Scientists Find Planet Denser Than Steel, How Is It Possible?

By Kevin C. Neece | Published

Rendition of an exoplanet

Astronomers have located a new planet with a density greater than steel. According to ScienceAlert, the exoplanet has strange characteristics that could be the result of a massive collision. At almost twice Earth’s density but slightly smaller in size than Neptune, TOI-1853b seems to have a high-rock composition, making its origin difficult to understand according to the usual paths of planet evolution and formation.

A newly discovered “steel planet” is baffling researchers as it’s denser than Earth.

A steel planet would be strange enough, but Luca Naponiello, a physicist at Italy’s University of Rome Tor Vergata and the University of Bristol in the UK, leads a team that has come to believe the planet used to be the core of a gas planet that experienced an impact that caused its atmosphere to dissipate.

Calling the exoplanet “very surprising,” Jingayao Dou, a physicist at the University of Bristol, says that planets that contain the amount of rock seen in TOI-1853b usually have about the density of water and become gas giants. The team’s work has demonstrated that the planet’s odd characteristics could emerge from a giant collision.

Calling TOI-1853b a steel planet is a bit of a misnomer since its density is higher than that of steel; they say it is likely that a lighter atmosphere was stripped away along with water after an “extremely energetic planet-planet collisions during its formation.”

planet 9 new earth-like planet

As an exoplanet, it is quite rare, existing in a space called the Neptunian desert, where a planet around Neptune’s size orbits its star at a close range. Only around 5,500 exoplanets in this category have been discovered so far, meaning that understanding the rarity of this phenomenon could provide greater insight into how planets are formed and how they develop over time.

The steel planet is believed to have once been part of a gas giant.

At 3.46 times the radius of Earth, the denser-than-steel planet TOI-1853b is only .42 Earth radii smaller than Neptune but otherwise has next to nothing in common with that planet. Its orange dwarf star is about 20% smaller than our sun, and the exoplanet circles it once every 1.24 of our days. While Neptune’s mass is 17.15 times that of Earth, TOI-1853b is an incredible 73.2 Earth masses, giving it a calculated density of 9.7 grams per cubic centimeter.

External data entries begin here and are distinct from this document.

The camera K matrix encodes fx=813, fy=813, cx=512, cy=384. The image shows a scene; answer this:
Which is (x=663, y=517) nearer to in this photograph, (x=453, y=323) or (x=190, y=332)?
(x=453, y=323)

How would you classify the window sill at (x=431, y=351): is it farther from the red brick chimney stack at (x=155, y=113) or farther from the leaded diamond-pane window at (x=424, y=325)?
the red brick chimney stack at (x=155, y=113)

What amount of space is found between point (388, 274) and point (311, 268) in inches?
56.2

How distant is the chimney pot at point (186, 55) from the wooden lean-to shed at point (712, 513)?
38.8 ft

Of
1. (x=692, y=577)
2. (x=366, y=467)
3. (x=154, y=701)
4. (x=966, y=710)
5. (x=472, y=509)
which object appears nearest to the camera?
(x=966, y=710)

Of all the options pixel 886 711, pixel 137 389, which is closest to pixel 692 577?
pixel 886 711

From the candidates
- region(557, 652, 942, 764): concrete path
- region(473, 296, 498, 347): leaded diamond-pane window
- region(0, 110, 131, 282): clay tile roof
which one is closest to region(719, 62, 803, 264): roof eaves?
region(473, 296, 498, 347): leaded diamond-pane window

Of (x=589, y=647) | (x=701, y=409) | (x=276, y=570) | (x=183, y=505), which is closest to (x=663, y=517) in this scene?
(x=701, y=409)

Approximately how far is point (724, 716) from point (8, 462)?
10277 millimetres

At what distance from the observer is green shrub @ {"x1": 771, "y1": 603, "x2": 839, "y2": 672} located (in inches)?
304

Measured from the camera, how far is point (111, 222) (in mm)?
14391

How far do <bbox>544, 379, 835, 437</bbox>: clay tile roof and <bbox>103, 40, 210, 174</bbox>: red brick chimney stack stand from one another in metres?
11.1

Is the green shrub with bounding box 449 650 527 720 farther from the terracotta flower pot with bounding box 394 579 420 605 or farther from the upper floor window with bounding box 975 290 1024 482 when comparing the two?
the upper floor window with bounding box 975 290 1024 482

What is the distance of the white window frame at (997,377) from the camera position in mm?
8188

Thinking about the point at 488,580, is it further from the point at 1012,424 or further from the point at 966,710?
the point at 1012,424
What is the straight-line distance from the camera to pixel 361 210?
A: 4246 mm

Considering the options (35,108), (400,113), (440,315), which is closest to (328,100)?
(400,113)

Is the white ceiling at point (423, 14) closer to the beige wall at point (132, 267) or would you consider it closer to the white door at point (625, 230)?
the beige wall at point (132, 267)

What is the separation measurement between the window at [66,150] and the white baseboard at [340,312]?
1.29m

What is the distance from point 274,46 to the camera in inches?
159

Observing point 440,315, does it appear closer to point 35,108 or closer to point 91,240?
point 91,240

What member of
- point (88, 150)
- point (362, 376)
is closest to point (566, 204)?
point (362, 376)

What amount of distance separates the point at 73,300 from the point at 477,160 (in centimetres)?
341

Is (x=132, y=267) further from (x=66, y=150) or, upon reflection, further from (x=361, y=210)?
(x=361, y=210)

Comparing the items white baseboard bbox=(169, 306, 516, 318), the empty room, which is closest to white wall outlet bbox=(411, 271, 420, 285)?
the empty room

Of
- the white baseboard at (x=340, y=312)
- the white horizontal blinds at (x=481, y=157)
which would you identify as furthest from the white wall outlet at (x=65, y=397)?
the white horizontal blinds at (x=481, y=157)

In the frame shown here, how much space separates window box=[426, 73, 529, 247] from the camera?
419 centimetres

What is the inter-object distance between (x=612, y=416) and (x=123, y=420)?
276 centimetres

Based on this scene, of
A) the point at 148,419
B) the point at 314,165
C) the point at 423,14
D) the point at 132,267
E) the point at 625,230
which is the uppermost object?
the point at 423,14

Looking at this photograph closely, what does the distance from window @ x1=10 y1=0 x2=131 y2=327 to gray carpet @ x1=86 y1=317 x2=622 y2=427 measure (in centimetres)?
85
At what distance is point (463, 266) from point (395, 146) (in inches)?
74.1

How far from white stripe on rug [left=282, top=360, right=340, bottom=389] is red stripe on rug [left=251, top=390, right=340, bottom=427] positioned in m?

For context, consider that steel and iron both have densities of around 7.87 grams per cubic centimeter, while a planet like Neptune has an average density of 1.64 grams per cubic centimeter. Neptune’s more extensive and thicker atmosphere accounts for its much lower density, but the extreme density of TOI-1853b indicates it must contain less atmosphere and more materials of greater density. This odd composition led Naponiello and his team to conduct simulations, through which they sought to uncover clues to TOI-1853b’s origins.

Scientists believe that TOI-1853b, the “steel planet,” is the result of a catastrophic cosmic collision.

According to their research, two already massive and still-forming planets likely collided, causing the ejection of their atmosphere and leaving behind the steel planet. University of Bristol physicist Phil Carter explains that their findings indicate one of the planets would need to be rich in water and sustain an impact in excess of 75 kilometers per second to produce such extreme density. The team, whose research was published in Nature, is planning further work to determine the likelihood of such a collision.